I can’t stop thinking negatively. My “family” views me as negative, but their the one’s that have caused me misery, and I hate to admit that I want them to suffer the same anguish they’ve brought me.
I live alone, but no friends. I try to be positive, take my meds, and go therapy, which I find repetitive and doesnt help much. My mother always told me that therapy was giving me excuses to be disrespectful and doesn’t hear out anything I try to say when I tell her how she has effected me and why I am the way I am. Im miserable, lonely, full of flaws and mentally broken because of my father’s sexual abuse and mother’s emotional neglect. Yet everyone in my family sees me as the negative one and a new one…my grandmother now says I should have told about the abusr when it happened from 8-14 and not when i was 16. I felt extremely guilty for telling and then not telling for myself cause he never went to jail and is harassing. I went to the cops and they havent done a thing to help. Im alone and feeling worthless and any time i try nothing goes right or in my favor. My mother callas me selfish i just want to die…to not even be around so noone can call me selfish for being the way i am because thats what i was made from. My dreams are alao in tatters. Im just wasting oxygen at this point.
It’s fine to feel all that way
Children generally suffer mentally becz of wrong upbringing by parents we all suffer from childhood traumas nd that’s not the good thing in our culture
Well u can help urself by ignoring ur parents and stop expecting any emotional support from parents or friends I know it’s hard to do but trust me This will make u strong and get urself out of it it might take time but it’s time to get up and live ur life try online earning and make urself independent and just leave the place u don’t feel worth leaving Or just paint read novel try to keep urself busy with good stuff just focus on today that how can u make the day nest leave the rest don’t think about past and future . U just have to spend one day fully how can u do that just figure it out watch the motivating Vedios on YouTube . God have send u to do something really good help people try to talk to strange old people try to visit old age home and talk to people there they will love talking to u . Cook something great and feed them or just feed the street dogs u will eventually find happiness in small things u just have to stop thinking about it past ur parents what they think about u just leave let them think they r not going to change but u can chnge urself ur persepective toward things and life
You are so strong bro!
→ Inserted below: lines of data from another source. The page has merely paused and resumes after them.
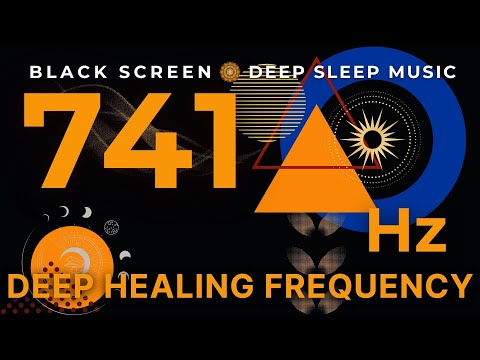 Music for Healing Sickness & Infections | 741 Hz Healing Frequency | Full Body Detox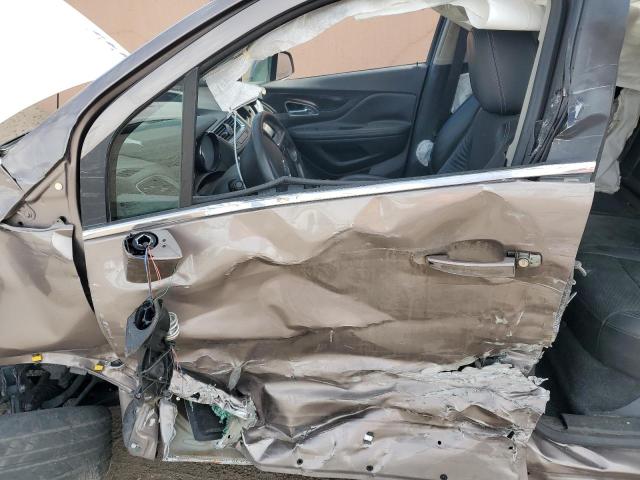 KL4CJBSB3EB522955 - 2014 BUICK ENCORE CONVENIENCE 灰色 照片 7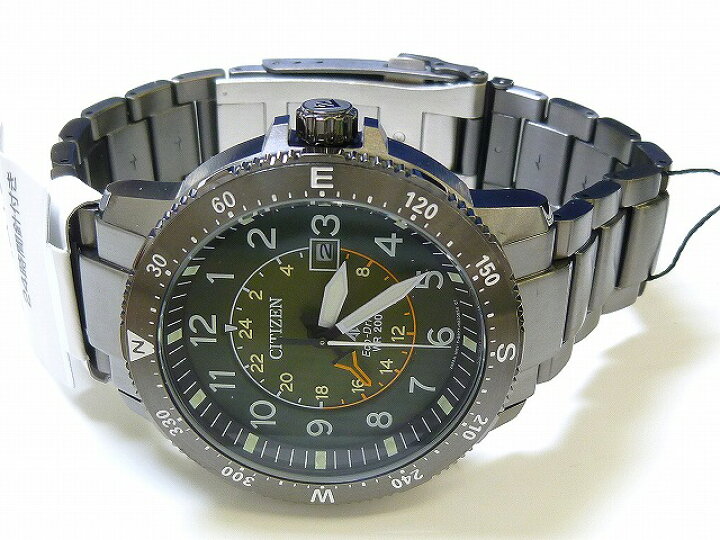 楽天市場】☆新品正規品☆『CITIZEN PROMASTER LAND』シチズン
I cannot even imagine what you must be going through but suffering from sexual abuse by your own father and then standing upto it, that needs a hell lot of courage man!
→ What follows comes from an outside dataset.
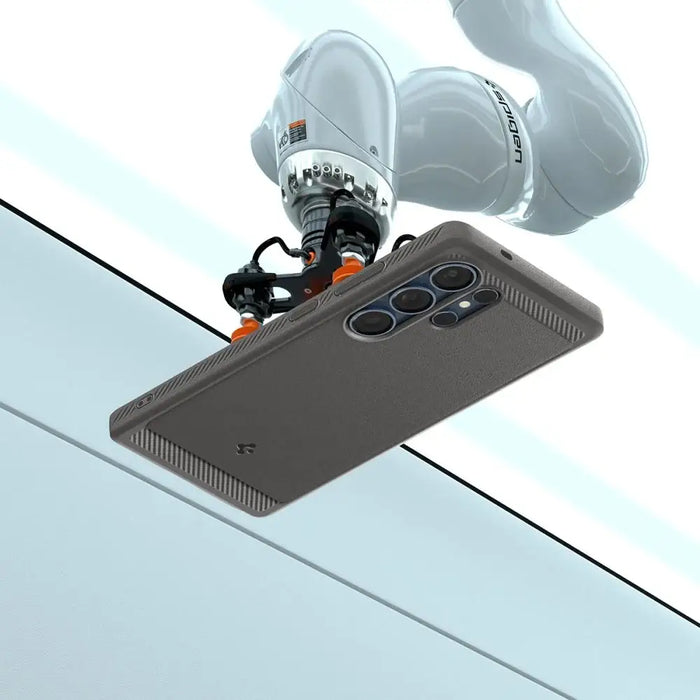 Калъф Spigen Rugged Armor Mag MagSafe за Samsung Galaxy S25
You’re not being negative you’re just suffering from things that make you react this way. Whenever there is negativity or anything bad in our life, we distance ourselves from them right? that’s what you should do. There’s so much ahead of you! Try to do things that make you happy, wake up early, try a different kind of coffee or drink, go out for real (be super safe), decorate your room, get your life together and all. When you love yourself, others love you too. Thinking about yourself and doing things for yourself is NOT being selfish okay? I’d be love to be friends with such courageous person! And I hope all you do is shine and grow!